Es el honor y el desafío de su profesión saber sostener esta línea de cresta: alimentar a ultranza la propia lengua de préstamos extranjeros, es dar la señal de que no tiene los medios de su sutileza, es también correr el riesgo de ser mal comprendido. Por el contrario, verter en una lengua fija, o demasiado académica, es negarse a decir la información en su urgencia y complejidad. El camino parecería muy estrecho si la calidad de vuestra profesionalidad no viniera diariamente a demostrar que sabéis trazar el camino entre estos escollos divergentes.


Y, por cierto, unas palabras sobre cómo veo a nuestros ganadores poner en práctica este profesionalismo.

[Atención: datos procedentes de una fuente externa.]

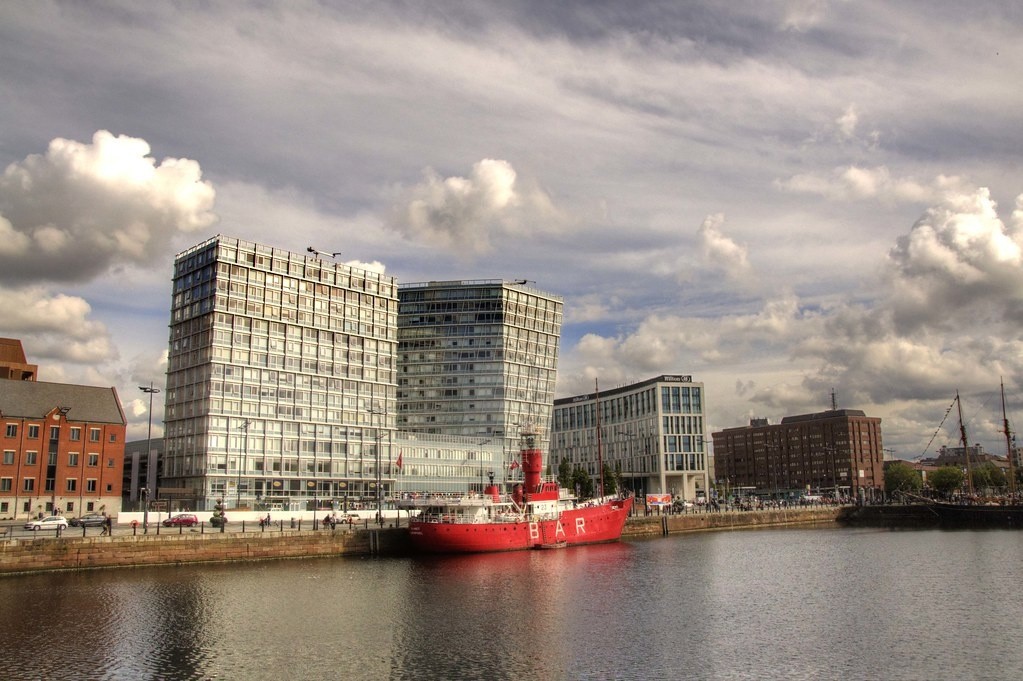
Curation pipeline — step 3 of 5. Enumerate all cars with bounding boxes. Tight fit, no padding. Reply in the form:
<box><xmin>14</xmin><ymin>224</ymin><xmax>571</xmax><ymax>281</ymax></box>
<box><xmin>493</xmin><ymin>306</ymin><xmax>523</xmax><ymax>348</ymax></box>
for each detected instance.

Querida Mireille DumasEn su país, es obviamente en el registro de la confidencia y del intercambio que usted utiliza nuestra lengua - un tono donde percibo como un eco de este arte de la conversación que hizo famosos los salones del Siglo de las Luces. Querido Nicolas PoincaréEn su país, es el estilo informativo, pero también el don de la fórmula, concisa y esclarecedora, que hace su marca y deleita a sus oyentes. Cada uno con su personalidad, usted muestra el ejemplo.


Por lo tanto, para terminar quiero saludar su gran talento, y más generalmente el de muchos de sus hermanos y hermanas, a respetar esta ética que hace toda la grandeza de su oficio - su responsabilidad, también.


Le doy las gracias.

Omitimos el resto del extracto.